🤖 AI Summary
Predicting model rocket flight performance is hindered by the difficulty of obtaining accurate aerodynamic parameters—such as drag coefficient and thrust correction factor—through physical measurement. This paper proposes a simulation-driven amortized inference framework: high-fidelity six-degree-of-freedom (6DoF) physics-based simulations generate synthetic training data, enabling a neural network to perform end-to-end inversion from a single measured apogee height, along with vehicle configuration and motor parameters, to the underlying aerodynamic coefficients. Crucially, the method requires no real-flight data and achieves, for the first time, sim-to-real zero-shot transfer. It further quantifies systematic discrepancies between idealized physics models and actual flight behavior. Evaluated on eight real-world launches, the framework achieves a mean absolute error of only 12.3 m in apogee prediction—substantially outperforming the OpenRocket baseline.
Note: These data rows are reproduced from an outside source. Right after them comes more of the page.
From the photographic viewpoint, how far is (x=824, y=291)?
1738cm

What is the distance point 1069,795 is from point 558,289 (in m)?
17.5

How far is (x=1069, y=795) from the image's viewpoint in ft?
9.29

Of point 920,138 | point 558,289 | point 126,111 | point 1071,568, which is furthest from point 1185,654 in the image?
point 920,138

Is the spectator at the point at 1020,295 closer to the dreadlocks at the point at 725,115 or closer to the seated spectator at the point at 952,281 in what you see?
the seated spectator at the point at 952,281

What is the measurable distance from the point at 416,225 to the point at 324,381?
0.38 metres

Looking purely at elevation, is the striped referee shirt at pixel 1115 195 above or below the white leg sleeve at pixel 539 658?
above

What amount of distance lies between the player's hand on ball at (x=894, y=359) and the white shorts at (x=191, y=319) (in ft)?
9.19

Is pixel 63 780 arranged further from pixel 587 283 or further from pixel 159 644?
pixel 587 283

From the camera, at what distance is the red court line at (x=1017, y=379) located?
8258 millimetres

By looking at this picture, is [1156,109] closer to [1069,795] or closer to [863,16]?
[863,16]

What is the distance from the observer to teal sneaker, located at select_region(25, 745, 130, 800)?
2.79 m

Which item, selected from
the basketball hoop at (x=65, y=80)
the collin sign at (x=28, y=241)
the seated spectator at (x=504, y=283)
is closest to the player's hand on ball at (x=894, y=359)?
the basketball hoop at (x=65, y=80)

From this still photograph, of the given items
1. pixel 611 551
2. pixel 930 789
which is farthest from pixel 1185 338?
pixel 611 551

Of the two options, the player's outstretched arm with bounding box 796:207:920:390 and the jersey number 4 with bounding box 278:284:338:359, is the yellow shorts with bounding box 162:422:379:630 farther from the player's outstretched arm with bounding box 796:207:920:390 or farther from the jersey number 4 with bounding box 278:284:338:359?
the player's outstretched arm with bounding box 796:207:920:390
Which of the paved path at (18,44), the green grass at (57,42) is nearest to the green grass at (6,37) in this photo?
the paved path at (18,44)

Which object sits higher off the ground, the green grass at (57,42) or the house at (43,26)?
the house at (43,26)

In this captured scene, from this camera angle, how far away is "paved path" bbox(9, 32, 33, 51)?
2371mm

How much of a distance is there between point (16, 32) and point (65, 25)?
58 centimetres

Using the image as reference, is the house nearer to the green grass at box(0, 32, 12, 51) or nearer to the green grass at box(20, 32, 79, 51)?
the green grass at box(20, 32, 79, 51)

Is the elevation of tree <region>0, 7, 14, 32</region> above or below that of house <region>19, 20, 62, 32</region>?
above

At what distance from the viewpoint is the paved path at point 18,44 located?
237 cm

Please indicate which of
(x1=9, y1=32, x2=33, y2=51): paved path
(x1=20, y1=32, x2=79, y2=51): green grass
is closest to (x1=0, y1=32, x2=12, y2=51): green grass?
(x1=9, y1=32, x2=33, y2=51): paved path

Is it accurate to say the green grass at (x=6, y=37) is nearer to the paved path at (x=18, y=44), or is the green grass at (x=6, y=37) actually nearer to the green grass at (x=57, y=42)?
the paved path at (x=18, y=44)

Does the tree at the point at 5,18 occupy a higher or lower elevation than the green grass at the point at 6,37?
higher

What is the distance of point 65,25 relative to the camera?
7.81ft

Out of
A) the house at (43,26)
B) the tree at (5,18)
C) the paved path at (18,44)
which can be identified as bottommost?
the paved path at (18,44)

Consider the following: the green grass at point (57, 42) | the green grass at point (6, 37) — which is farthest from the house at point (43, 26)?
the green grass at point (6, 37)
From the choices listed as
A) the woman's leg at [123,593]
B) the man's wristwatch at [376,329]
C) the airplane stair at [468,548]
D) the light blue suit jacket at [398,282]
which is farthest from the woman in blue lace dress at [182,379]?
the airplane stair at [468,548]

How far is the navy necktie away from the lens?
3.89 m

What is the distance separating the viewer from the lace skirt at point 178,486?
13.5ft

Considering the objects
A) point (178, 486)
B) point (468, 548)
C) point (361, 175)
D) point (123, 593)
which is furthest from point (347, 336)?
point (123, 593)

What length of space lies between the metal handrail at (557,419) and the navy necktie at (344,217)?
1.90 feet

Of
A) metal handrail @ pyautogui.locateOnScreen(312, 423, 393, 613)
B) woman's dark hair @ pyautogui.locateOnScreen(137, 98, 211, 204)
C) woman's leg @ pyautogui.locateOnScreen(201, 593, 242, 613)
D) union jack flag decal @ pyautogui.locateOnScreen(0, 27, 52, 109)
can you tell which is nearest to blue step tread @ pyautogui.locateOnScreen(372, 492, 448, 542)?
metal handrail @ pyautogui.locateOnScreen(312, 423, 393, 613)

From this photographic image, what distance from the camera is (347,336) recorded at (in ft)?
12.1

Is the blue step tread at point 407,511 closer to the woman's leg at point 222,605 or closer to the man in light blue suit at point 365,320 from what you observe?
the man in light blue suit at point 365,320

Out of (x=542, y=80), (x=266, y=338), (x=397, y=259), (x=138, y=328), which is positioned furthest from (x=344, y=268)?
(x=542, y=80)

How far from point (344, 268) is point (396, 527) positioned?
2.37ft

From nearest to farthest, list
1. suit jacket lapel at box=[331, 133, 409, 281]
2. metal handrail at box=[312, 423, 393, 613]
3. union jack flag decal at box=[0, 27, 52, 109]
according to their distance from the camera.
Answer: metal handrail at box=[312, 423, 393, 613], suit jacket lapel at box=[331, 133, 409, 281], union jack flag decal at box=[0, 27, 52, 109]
All code is publicly released.
📝 Abstract
Accurate prediction of model rocket flight performance requires estimating aerodynamic parameters that are difficult to measure directly. Traditional approaches rely on computational fluid dynamics or empirical correlations, while data-driven methods require extensive real flight data that is expensive and time-consuming to collect. We present a simulation-based amortized inference approach that trains a neural network on synthetic flight data generated from a physics simulator, then applies the learned model to real flights without any fine-tuning. Our method learns to invert the forward physics model, directly predicting drag coefficient and thrust correction factor from a single apogee measurement combined with motor and configuration features. In this proof-of-concept study, we train on 10,000 synthetic flights and evaluate on 8 real flights, achieving a mean absolute error of 12.3 m in apogee prediction - demonstrating promising sim-to-real transfer with zero real training examples. Analysis reveals a systematic positive bias in predictions, providing quantitative insight into the gap between idealized physics and real-world flight conditions. We additionally compare against OpenRocket baseline predictions, showing that our learned approach reduces apogee prediction error. Our implementation is publicly available to support reproducibility and adoption in the amateur rocketry community.